Proving a subgroup of $S_4$ is not isomorphic to $(\mathbb{Z}_4, +)$ by contradiction First time poster.
I'm trying to prove that the subgroup $\{f_1, f_2, f_3, f_4\}$ in $S_4$ is not isomorphic to $(\mathbb{Z}_4, +)$ by contradiction. In this particular subgroup, the diagonal from the top left to the bottom right in the Cayley Table is the identity element $f_1$. However, $1+1$ in the Cayley table for the integers modulo $4$ is $2$. I've attempted to prove that these two sets are not isomorphic however I do not feel confident with my proof. Any feedback welcome. 
Proof
Suppose $\{f_1, f_2, f_3, f_4\}=H$ is isomorphic to $(\mathbb{Z}_4, +)$.

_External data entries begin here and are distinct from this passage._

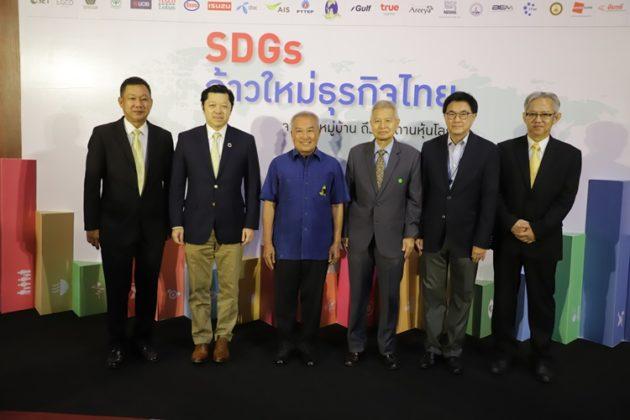 """ประมวลภาพงานสัมมนา """"SDGs ก้าวใหม่ธุรกิจไทย จากทุนหมู่บ้าน ถึงกระดานหุ้นโลก"""""""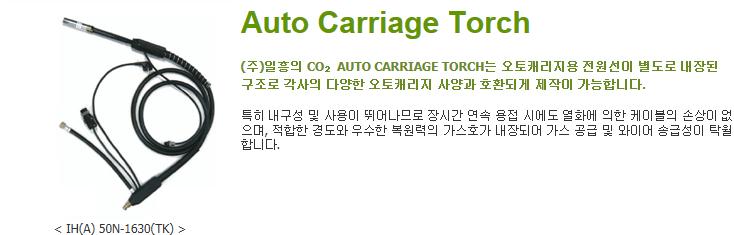(주)일흥 토치  8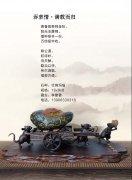 《于公赏石》杂志新版发行看藏石大家风采 图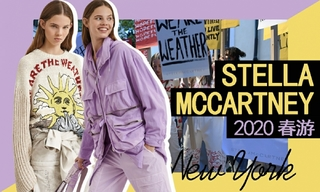 Stella McCartney:自然環境的素食主義(2020春游)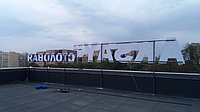 Крышные установки в Алматы, фото 1
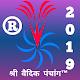 Download Shri Vedic Panchang 2019 For PC Windows and Mac
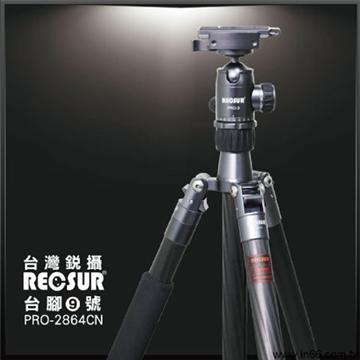 RECSUR 銳攝 PRO-2864CN 四節反折碳纖維腳架組(PRO-2864CN(含雲台))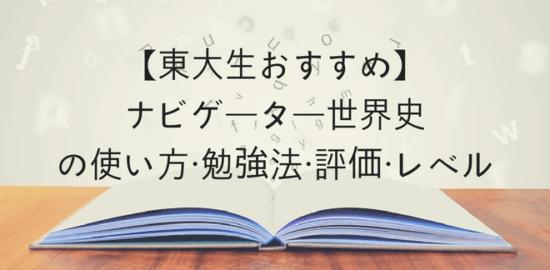 【東大生おすすめ】ナビゲーター世界史の使い方・勉強法・評価・レベル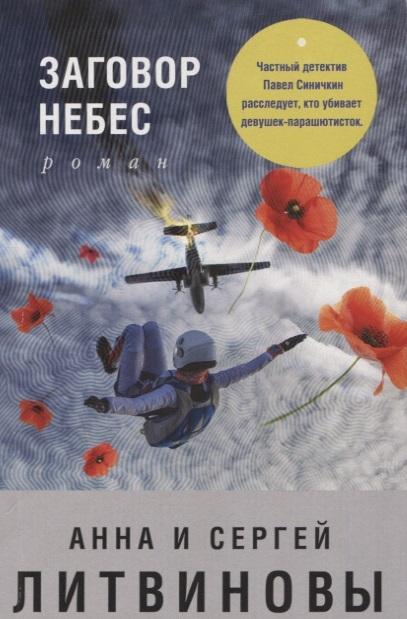 Литвинова А., Литвинов С. Заговор небес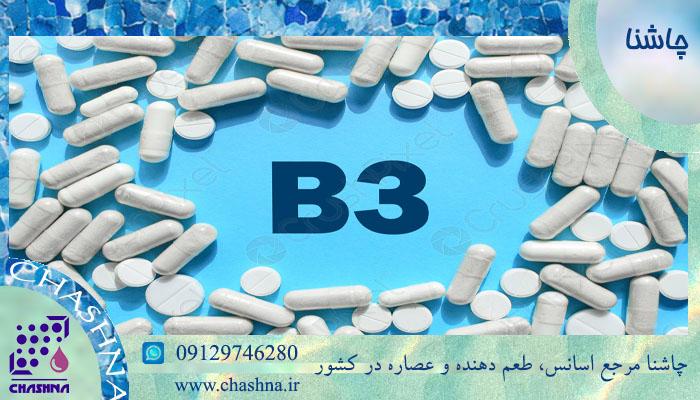 فروش ویتامین B3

Then there exists $f$ which is an isomorphic function from $(\mathbb{Z}_4, +)$ to $H$.
Since $f$ is an isomorphic function, $f(1)^2=f_1$ because for all $f_n \in H$, $f_n^2=f_1$ ($n \in \{1,2,3,4\}$).
So, $|H|=2$ as $f(1)$ generates $H$. This is a contradiction because $|H|=4$
Thus, the two given sets aren't isomorphic.
 A: If the diagonal in the Cayley Table is the identity element, then each element multiplied by itself in your subgroup gives the identity element. Thus, each of $f_{2}, f_{3}, f_{4}$ satisfy
$$
f_{2}^{2} = f_{1}, f_{3}^{2} = f_{1}, f_{4}^{2} = f_{1}.
$$
By definition, these have order $2$ since they give you the identity when you square them. However, you've correctly identified that $1 \in \mathbb{Z}_{4}$ does not have order $2$, since $1 + 1 = 2 \neq 0$. Since the order of any element must be preserved under any group isomorphism, no such isomorphism can exist because there is no element in your subgroup that you can send $1$ to.

Your proof is good, since you've done pretty much the same thing: you've identified that $1$ generates $\mathbb{Z}_{4}$ and that by giving it an image you get a contradiction. However, you don't need to go so far --- once you've identified that there are mismatched orders between the groups, that is enough.
If you're not allowed to work with the knowledge that isomorphic groups preserve element orders, then your proof is definitely appropriate.